Action item: Once the line containing "scientific name: Eudorcas thomsonii" has been copied, stop; copy every line before it exactly, beginning with the first line of the material below.
•••
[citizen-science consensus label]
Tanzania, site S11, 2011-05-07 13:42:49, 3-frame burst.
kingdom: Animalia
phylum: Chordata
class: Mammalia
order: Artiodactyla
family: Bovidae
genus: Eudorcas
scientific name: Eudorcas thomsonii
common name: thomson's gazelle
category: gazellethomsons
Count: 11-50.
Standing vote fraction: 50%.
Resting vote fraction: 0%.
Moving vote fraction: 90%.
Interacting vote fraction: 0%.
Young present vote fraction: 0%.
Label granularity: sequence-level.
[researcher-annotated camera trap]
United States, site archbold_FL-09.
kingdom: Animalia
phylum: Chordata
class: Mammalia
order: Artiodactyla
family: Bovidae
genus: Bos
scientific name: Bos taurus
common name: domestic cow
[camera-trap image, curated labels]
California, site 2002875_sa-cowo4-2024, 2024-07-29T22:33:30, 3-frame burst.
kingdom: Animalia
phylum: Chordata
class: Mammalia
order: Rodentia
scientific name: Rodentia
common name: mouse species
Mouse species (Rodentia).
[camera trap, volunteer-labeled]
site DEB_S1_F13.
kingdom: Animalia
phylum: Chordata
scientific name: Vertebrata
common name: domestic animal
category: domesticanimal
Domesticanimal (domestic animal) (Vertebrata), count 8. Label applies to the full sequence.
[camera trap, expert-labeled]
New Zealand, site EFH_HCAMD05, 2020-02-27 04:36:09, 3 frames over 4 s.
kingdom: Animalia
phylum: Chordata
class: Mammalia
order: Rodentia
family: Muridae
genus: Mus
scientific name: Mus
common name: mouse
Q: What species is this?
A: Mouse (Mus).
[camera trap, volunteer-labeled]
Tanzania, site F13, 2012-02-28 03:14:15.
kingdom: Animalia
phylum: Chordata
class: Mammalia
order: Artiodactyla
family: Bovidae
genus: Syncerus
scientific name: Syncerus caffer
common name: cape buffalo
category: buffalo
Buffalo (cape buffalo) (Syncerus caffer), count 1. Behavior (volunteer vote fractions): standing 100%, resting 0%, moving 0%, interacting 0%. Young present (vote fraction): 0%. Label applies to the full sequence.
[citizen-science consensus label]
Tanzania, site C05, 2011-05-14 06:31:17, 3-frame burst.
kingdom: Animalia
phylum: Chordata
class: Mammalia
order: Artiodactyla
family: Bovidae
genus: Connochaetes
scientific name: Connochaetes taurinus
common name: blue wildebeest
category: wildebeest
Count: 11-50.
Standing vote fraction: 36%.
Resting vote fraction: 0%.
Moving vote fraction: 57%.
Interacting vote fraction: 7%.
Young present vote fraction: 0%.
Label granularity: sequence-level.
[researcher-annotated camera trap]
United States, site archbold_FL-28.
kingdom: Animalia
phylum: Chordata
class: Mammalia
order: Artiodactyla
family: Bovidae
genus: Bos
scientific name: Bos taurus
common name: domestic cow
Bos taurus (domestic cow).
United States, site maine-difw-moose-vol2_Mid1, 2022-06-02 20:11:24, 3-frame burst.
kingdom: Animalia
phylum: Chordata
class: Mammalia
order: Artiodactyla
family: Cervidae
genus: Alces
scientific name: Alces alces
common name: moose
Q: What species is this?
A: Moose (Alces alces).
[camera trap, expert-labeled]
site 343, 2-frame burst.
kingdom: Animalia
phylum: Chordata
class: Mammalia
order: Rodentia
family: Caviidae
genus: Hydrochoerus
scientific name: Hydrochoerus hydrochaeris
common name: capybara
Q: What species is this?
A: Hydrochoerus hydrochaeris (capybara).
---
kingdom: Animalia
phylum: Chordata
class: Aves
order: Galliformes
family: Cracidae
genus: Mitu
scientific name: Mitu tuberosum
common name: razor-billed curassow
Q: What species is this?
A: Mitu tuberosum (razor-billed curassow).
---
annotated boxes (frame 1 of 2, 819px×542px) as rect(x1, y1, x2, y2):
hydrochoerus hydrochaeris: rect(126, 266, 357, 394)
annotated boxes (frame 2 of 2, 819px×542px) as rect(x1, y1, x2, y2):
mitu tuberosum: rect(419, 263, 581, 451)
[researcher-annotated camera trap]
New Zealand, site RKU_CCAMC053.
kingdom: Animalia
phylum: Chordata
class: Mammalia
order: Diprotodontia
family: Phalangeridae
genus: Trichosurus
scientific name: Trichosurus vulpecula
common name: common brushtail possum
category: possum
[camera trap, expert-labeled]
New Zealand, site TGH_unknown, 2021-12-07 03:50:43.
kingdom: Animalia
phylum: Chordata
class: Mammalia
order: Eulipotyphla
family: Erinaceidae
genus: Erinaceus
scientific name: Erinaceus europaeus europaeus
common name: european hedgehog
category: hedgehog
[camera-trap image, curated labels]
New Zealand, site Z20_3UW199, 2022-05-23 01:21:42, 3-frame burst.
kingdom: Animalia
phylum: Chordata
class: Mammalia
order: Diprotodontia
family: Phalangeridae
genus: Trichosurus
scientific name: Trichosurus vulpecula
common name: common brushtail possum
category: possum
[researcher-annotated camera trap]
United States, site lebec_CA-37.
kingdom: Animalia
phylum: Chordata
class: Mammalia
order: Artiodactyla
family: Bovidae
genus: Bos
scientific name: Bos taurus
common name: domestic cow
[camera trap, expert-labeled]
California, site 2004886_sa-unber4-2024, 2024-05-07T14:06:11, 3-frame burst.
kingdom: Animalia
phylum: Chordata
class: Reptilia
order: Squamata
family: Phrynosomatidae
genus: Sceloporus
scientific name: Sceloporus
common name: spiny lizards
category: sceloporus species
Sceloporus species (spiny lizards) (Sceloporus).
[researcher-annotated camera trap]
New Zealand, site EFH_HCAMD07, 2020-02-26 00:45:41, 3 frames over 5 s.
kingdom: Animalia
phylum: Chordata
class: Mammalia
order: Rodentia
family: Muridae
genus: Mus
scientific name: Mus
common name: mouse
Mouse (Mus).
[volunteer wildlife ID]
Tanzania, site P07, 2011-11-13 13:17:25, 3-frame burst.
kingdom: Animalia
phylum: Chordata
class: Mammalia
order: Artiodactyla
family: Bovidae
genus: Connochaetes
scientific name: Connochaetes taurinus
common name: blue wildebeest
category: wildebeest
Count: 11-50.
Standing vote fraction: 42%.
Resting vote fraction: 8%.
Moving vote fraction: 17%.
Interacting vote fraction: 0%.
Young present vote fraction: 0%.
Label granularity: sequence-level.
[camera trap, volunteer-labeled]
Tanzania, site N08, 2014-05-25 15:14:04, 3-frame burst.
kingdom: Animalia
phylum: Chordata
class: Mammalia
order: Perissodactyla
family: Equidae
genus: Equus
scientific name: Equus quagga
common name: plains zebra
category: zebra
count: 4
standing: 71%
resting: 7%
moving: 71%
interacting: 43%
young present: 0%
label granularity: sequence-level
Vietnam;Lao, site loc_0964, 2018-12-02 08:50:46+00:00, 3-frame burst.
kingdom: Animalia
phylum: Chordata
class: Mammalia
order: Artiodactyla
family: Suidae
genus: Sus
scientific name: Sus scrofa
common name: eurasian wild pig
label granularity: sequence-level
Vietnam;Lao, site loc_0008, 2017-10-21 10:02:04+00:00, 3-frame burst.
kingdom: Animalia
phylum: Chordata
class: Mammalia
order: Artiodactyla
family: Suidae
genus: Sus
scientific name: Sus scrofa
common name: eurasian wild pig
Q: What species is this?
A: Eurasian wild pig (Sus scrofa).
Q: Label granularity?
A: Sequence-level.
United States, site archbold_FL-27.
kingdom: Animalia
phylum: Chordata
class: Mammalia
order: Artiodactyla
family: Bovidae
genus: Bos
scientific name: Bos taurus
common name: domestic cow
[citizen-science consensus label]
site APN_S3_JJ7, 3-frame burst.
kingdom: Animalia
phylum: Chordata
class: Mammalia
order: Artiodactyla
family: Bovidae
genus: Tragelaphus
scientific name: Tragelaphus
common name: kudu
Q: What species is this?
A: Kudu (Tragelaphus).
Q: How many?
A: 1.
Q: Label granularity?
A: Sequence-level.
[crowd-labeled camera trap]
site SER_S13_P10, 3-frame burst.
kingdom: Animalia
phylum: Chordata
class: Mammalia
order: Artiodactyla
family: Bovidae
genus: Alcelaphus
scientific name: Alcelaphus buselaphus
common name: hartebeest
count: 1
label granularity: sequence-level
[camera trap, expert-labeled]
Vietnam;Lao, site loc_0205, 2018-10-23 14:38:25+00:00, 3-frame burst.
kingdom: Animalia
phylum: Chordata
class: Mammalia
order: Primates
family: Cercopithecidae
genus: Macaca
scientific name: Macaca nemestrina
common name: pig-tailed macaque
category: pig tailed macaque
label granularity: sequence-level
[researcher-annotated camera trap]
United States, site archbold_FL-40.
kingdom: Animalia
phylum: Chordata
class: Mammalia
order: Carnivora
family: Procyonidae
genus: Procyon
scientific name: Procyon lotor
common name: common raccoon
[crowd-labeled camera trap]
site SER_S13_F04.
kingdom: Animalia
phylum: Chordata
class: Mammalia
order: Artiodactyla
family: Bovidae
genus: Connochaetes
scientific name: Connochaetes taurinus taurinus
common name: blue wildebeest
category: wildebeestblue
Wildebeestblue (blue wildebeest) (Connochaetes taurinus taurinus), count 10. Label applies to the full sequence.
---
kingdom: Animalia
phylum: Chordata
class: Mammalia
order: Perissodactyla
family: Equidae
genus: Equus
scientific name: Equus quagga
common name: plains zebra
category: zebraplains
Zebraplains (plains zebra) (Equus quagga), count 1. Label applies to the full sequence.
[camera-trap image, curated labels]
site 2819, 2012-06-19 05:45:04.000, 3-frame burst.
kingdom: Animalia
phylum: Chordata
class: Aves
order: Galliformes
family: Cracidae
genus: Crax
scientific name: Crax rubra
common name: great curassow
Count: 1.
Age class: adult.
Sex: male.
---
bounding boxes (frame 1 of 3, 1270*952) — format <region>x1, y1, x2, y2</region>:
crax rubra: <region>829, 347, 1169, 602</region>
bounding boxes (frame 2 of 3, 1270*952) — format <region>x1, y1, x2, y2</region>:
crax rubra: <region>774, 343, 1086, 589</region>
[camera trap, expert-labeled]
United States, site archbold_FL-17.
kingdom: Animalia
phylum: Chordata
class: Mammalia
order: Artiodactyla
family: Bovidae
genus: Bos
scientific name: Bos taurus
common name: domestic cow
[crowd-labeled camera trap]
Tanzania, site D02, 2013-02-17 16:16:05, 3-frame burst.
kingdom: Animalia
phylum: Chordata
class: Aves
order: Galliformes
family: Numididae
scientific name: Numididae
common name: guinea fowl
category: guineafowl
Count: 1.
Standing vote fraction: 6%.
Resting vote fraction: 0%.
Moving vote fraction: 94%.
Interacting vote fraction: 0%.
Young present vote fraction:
•••
Response:
[citizen-science consensus label]
Tanzania, site S11, 2011-05-07 13:42:49, 3-frame burst.
kingdom: Animalia
phylum: Chordata
class: Mammalia
order: Artiodactyla
family: Bovidae
genus: Eudorcas
scientific name: Eudorcas thomsonii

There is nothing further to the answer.